University of California Postdoctoral Scholar Benefits PlanGarnett-Powers & Associates Celebrates Over 25 Years of Excellence in Benefit Solutions


When your appointment terminates and you leave the university, you may continue your coverage for any of the PSBP medical, dental and/or vision plans in which you and your family members are enrolled by electing COBRA Continuation Coverage. COBRA, the Consolidated Omnibus Budget Reconciliation Act of 1985, offers coverage when you experience a qualifying event and you lose your coverage, such as termination of employment. When you elect COBRA coverage, you will pay for each plan in which you and your family members choose to be enrolled. Please keep in mind that even if your appointment were to terminate at any time during the month, your PSBP coverage continues until the end of the month and your COBRA elected coverage would begin on the first of the month following your termination.

Electing and Paying for COBRA Continuation Coverage

We receive a file from the UC payroll system that advises us of your termination date. We then send you a COBRA Election Form which displays the plans that are available to you. That notice is sent to your last known address communicated to us through the file.

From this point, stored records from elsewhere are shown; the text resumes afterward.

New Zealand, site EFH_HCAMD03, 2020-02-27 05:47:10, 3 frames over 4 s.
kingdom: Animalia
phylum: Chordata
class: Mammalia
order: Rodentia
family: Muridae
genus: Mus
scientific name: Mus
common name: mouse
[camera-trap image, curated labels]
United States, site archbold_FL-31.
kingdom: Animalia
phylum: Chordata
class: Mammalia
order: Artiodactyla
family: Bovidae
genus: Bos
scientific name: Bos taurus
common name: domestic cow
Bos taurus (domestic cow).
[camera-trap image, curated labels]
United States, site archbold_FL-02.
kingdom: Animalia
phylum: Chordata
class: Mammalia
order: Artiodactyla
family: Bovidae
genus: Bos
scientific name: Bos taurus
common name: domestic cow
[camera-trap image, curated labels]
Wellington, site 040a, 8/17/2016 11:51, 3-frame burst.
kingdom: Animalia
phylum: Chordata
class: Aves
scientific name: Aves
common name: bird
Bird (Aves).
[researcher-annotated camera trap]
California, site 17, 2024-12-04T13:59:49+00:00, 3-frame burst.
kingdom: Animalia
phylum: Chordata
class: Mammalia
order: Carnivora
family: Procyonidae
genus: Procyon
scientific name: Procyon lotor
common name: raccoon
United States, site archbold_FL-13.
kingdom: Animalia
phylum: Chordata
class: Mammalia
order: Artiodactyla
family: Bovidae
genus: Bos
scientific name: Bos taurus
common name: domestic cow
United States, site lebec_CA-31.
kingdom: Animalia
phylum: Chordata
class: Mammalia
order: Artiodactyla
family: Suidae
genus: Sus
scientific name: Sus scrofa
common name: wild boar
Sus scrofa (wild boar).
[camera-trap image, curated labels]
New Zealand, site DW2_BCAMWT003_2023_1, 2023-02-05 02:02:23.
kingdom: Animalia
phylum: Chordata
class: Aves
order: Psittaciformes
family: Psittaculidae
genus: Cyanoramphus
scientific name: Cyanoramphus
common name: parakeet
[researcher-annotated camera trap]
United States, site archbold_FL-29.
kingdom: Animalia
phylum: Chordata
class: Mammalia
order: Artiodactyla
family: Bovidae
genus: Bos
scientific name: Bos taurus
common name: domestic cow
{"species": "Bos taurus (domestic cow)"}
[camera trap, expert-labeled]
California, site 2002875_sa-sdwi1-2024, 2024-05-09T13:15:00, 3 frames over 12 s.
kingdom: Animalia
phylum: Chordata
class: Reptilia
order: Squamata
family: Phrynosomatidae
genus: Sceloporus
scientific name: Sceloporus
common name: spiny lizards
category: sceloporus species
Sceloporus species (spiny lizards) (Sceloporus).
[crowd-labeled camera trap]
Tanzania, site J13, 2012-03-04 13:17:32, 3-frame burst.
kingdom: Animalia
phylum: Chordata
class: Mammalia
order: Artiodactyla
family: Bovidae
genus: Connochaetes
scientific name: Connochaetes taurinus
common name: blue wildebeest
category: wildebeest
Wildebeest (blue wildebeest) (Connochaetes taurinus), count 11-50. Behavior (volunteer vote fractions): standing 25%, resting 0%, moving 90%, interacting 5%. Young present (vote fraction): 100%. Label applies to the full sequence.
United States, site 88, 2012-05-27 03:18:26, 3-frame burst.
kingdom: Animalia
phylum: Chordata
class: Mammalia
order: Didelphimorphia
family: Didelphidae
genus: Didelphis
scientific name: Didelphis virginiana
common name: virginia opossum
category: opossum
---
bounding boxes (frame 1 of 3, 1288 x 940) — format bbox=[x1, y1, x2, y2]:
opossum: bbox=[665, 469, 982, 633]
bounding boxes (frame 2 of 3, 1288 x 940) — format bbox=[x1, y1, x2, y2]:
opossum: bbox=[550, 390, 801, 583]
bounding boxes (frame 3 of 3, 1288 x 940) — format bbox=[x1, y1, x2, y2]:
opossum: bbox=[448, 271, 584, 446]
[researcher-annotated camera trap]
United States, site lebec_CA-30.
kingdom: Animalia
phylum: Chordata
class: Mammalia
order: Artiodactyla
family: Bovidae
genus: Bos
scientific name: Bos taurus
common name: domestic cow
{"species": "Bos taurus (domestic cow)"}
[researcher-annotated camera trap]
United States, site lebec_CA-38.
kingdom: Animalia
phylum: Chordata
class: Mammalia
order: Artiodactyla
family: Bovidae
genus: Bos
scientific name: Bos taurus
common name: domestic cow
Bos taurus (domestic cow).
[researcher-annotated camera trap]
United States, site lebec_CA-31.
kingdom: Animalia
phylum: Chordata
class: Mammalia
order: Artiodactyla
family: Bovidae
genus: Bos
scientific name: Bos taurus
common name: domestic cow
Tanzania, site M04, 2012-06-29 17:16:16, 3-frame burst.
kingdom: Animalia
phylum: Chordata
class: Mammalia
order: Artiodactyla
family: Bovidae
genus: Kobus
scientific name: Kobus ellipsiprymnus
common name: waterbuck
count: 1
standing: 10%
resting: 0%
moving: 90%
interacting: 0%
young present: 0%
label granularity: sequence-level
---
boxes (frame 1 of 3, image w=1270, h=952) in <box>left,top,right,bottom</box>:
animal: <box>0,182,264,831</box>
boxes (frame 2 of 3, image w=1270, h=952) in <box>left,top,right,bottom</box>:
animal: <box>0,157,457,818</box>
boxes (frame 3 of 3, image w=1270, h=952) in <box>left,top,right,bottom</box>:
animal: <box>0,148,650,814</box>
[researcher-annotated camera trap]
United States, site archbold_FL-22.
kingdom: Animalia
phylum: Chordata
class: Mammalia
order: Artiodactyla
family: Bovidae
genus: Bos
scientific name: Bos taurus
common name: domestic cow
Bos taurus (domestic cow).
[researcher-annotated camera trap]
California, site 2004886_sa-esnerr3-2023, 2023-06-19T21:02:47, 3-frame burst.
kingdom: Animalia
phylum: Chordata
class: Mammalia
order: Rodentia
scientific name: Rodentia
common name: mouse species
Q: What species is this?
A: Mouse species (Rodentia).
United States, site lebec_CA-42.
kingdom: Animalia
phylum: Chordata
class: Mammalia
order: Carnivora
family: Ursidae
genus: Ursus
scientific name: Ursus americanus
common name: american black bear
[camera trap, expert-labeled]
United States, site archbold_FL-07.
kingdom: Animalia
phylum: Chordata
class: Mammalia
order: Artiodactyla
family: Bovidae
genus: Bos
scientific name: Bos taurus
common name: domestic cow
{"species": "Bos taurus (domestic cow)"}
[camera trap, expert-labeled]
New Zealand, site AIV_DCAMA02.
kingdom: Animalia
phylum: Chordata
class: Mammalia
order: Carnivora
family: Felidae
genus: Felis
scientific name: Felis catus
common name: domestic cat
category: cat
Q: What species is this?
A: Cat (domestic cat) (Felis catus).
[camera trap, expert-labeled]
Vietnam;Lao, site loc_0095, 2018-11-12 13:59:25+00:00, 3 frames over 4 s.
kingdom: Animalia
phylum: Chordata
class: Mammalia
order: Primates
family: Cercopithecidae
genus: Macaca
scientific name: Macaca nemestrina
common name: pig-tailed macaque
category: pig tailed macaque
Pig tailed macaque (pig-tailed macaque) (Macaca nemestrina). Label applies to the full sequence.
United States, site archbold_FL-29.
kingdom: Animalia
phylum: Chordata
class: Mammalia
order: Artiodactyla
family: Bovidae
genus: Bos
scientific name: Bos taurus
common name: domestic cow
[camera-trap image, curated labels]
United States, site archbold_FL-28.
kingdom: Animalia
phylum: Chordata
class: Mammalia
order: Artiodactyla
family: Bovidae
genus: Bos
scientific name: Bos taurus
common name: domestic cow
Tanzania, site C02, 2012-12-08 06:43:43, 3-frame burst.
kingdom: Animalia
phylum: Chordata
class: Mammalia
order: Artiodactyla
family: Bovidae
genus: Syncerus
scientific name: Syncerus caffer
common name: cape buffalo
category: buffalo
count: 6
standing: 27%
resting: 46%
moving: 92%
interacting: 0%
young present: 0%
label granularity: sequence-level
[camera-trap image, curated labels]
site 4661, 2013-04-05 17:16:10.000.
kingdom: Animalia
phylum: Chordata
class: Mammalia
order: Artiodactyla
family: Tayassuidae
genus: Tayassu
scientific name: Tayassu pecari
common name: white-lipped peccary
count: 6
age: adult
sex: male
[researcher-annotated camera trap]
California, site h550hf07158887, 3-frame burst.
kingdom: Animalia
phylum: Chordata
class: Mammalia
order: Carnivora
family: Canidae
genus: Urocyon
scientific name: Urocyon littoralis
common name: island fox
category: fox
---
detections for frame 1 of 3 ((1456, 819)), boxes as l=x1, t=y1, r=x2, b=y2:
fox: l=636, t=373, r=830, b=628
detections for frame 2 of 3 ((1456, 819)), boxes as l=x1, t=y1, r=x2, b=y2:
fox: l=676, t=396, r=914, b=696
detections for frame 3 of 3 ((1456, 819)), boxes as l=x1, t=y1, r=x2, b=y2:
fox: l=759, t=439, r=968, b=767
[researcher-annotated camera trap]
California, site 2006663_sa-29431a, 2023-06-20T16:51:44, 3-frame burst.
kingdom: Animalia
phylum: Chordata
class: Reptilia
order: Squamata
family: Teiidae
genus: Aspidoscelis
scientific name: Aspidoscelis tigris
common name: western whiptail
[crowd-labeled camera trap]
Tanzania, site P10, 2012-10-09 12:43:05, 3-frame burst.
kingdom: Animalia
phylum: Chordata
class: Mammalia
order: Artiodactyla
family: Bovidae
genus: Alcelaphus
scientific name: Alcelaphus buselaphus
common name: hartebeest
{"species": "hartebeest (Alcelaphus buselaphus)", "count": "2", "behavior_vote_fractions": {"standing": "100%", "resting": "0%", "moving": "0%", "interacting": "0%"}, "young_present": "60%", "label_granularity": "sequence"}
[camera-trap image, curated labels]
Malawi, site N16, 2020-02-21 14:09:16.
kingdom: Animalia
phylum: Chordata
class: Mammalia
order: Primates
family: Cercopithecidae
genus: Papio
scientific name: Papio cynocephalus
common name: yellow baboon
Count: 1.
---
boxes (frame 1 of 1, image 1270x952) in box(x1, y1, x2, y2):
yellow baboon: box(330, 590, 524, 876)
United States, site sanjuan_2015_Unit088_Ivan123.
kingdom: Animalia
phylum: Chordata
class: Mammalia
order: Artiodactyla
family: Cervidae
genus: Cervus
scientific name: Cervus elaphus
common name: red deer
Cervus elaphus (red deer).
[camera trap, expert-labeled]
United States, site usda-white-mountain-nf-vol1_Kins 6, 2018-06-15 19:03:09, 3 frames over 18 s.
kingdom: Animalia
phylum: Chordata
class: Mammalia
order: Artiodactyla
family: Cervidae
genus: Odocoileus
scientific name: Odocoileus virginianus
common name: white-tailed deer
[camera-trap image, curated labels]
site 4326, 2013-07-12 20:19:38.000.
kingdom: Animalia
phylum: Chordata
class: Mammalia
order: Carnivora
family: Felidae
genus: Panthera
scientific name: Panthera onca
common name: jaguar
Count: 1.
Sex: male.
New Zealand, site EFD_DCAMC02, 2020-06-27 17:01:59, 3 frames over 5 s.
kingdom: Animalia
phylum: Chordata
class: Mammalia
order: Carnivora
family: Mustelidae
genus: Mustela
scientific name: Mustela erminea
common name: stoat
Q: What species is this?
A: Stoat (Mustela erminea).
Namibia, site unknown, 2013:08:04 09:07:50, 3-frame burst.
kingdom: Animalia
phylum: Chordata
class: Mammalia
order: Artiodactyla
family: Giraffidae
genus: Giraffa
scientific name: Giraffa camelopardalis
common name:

In order to elect your coverage, you will complete the COBRA Election Notice and the carrier application and send it back to our office within the timeframe noted on the COBRA Election Notice. You will be billed by the insurance carrier for your elected coverage.

If you decide to elect COBRA for you and any of your enrolled dependents, you will be responsible for paying the premiums on a monthly basis to the insurance carriers. To learn how much you will pay during 2016 for any coverage you elect through COBRA, please click on Monthly COBRA Premiums.

COBRA Continuation Rights

The General Notice of COBRA Continuation Coverage Rights contains language that assumes you have already enrolled in the plan, and is included as a section of the enrollment form. Please read the General Notice of COBRA Continuation Coverage Rights, which provides details concerning continuing your coverage. If you are not enrolling in any plans in the PSBP (medical, dental or vision), this document does not pertain to you.

If you have any COBRA questions, please contact Candace Nicholson:

Garnett-Powers & Associates, Inc.
Please call us Monday - Friday, 8 am - 5 pm
Toll free at 1-800-261-7109

We thank you for the opportunity to be of service to you and your family.

The enrollment form and many of the informational links from this site require Adobe Acrobat Reader. If you need to download the latest version, click the icon above. Acrobat Reader is free.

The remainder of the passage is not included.